John Anderson ’94 didn’t set out to be a log broker. He tells it like the punchline to a self-deprecating joke: Major in art history and “that’s how you end up horse logging.” In fact, horse logging was one step on the road to his current career as a log broker; today, Anderson owns Canopy Timber Alternatives in East Middlebury, Vermont. Anderson is a matchmaker, sourcing lumber from a 100-mile radius and then selling it to very specific markets, sometimes halfway around the world.
On a crisp December day at his log yard, the ground frozen and lightly dusted with snow, Anderson pointed out a pile of ash bound for New York, destined to become baseball bats. Hard maple was bound for China, where it would be turned into skateboards. There were future railroad ties among the mixed hardwoods. A few lengths of white oak would head first to a stave company in Ohio, where they would be turned into barrels, and then return to a Champlain Valley distillery to age local whiskey.
“A log can end up next door, or it can end up however many thousands of miles away,” Anderson said.
Anderson did his own fair share of traveling after graduating from Middlebury. He headed west to work for a hunting and fishing outfit in Wyoming for a year, his first serious introduction to working with horses. Lured by the romanticism of working the land, he next secured a job on a farm in Germany. When the farmers and their teams of horses headed into the woods for off-season logging jobs, Anderson tagged along as grunt labor.
“At the time it was just a job,” said Anderson. “And then I fell in love with the actual logging.”
Back in his home state of Maine, Anderson got to thinking. He loved being in the woods, taking his lunch in remote stands of quiet trees. “There was also a business niche,” he said. More and more landowners and foresters were looking for a low-impact way to harvest timber. Horses were easier on the land, able to shoulder between trees where larger logging equipment might demand a road.
Anderson figured Vermont was progressive enough—and the logging industry there small enough—to test his plan.
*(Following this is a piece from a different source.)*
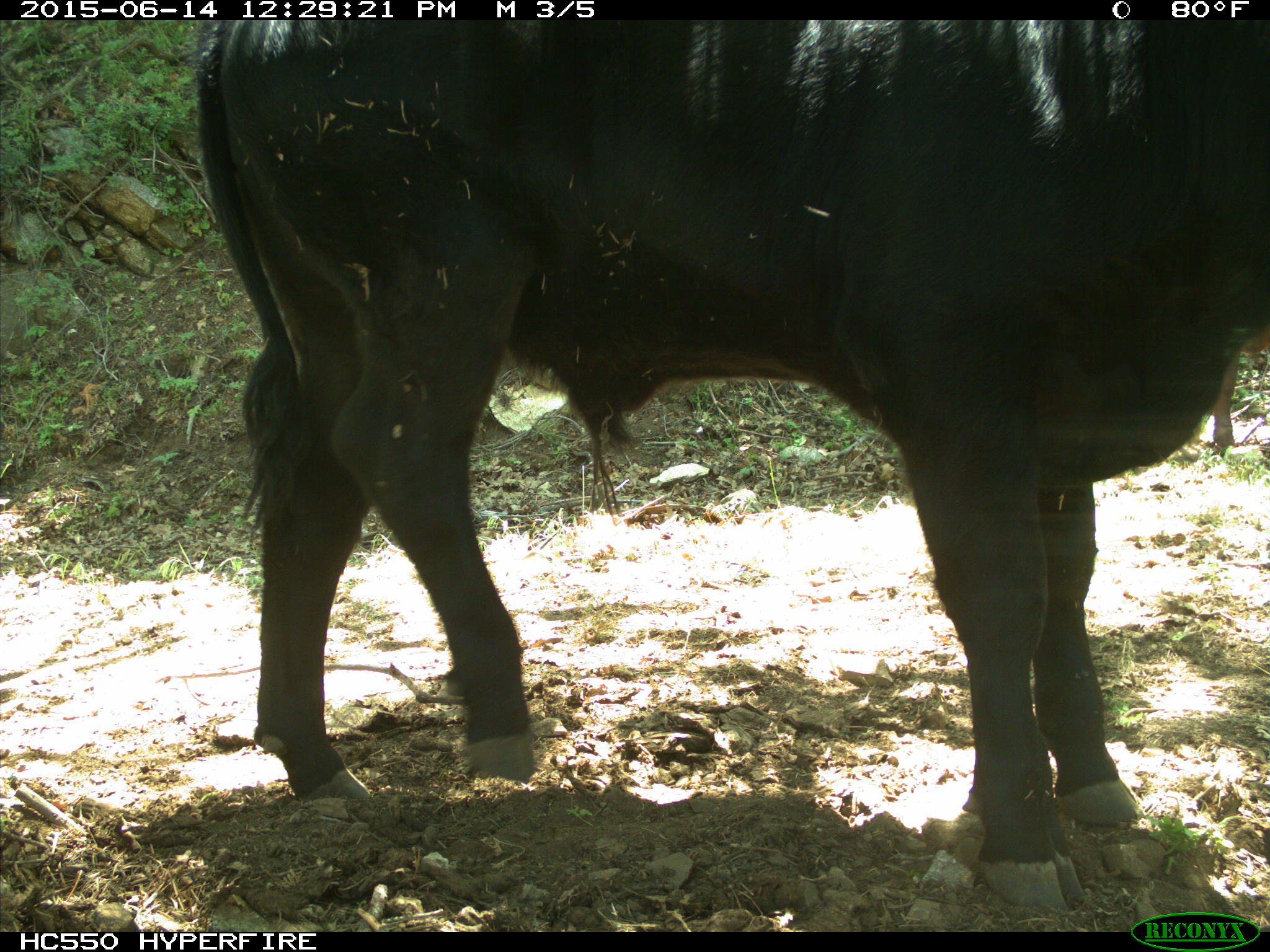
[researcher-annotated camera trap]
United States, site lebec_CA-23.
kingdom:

He sat down and wrote a letter to every county forester in Vermont, peddling his services as a horse-powered logger.
Exactly one wrote back. And that’s how Anderson found himself settling just down the road from his alma mater.
Anderson spent a decade driving his team into the woods on logging projects. But as his family grew—Anderson and wife Theresa have four children—he found that the lure of the woods gave way to new priorities. He wanted to be closer to home. He started working on the side with a log buyer, one of the first in the area to tap into international markets. Soon he was purchasing stumpage jobs—trees that needed to be cut—and hiring friends to do the logging. In 2004, Anderson bought a dormant log yard, and his log buying business snowballed; within a few years he’d hung up the reins and was working as a broker full time.
Today between three and four million board feet of timber pass through his East Middlebury outfit every year. Canopy has five employees and a bookkeeper, and subcontracts logging jobs to three crews.
And though he knows it might sound strange to some, he loves the material he handles every day; Anderson scales and grades every log that comes to his yard.
Maybe it’s the art history major in him: he reflects on all the years that go into a tree’s life, and the cyclical growth of forests. From his office at his log yard, heated by a roaring wood stove, he thinks about the distance these logs will travel.
“They can be cut right here in Addison County and end up in southeast Asia,” said Anderson. “I love that whole part of it.”